Bir tırtıl öyle çirkinki, bekliyor penceresinin önünde. Görmüyor belki de görüpte beğenmiyor tırtılı. Biri geiyor ansızın, beklenmedik bir vakitte geçiyor pencerenin önünden. Tırtılı farkediyor alıp götürüyor onu içine. Tırtılla uyuyor, tırtılla uyanıyor artık, tırtılla başlıyor güne. Onu görenler trtılda bu çirkin şeyde ne bulduğunu anlayamıyorlar.
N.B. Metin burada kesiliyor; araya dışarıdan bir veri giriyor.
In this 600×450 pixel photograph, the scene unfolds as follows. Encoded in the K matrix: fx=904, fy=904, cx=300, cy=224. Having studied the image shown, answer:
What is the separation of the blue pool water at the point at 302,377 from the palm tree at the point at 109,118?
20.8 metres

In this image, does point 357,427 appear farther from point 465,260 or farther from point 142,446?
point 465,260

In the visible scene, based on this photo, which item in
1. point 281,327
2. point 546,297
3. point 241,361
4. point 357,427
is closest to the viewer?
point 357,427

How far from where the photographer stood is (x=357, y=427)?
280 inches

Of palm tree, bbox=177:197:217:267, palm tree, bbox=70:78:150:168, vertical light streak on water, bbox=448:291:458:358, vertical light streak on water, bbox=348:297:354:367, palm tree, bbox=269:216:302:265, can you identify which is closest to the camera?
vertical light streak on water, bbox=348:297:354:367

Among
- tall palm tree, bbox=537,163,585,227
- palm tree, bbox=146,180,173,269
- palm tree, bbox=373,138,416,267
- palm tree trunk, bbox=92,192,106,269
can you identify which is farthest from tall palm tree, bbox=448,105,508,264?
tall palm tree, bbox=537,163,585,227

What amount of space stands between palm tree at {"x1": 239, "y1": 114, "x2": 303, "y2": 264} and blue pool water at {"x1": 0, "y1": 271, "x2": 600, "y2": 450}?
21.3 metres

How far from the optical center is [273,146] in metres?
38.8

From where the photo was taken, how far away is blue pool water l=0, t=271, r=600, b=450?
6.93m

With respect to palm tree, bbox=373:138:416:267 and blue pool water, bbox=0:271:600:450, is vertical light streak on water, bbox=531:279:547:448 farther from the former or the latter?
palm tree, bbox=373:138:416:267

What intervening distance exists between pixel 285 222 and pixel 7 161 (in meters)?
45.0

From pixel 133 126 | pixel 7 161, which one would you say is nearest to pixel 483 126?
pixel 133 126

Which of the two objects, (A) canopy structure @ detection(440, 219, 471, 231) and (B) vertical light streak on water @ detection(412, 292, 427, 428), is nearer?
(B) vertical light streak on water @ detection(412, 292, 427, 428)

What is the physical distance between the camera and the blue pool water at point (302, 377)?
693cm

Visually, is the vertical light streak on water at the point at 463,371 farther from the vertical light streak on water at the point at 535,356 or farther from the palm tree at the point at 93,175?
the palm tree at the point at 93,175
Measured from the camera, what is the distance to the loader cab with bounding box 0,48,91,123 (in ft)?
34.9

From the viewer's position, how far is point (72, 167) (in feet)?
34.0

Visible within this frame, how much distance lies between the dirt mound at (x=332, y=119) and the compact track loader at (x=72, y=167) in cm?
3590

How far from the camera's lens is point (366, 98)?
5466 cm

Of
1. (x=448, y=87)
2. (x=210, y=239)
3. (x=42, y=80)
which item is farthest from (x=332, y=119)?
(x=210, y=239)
Birgün güzel bir kelebeğe dönüşüyor tırtıl ve bir günlük ömrünü kelebek halini beğenenlerin yanında geçiriyor. beğenilmek hoşuna gidiyor. tırtılken beklediği pencere ardına kadar açılıyor güzel kelebeğe.tırtılken onu içine alanı unutuyor.Derken ecel geliyor alıyor ruhunu kelebeğin. Ölü kelebeği kimse beğenmiyor.Bir rüzgar savuruyor ölü kelebeği. rüzgar eserken ılık ılık davetsiz gelen bir yol boyu yürüyor acı içinde. bir kelebek düşüyor önüne ölü. Alıyor eline götürüyor yine içine.ölü kelebekle uyuyor, ölü kelebekle uyanıyor artık, ölü kelebekle başlıyor güne. Birgün ölüyor kelebekle.Birgün, kelebeğin ömrü kadar....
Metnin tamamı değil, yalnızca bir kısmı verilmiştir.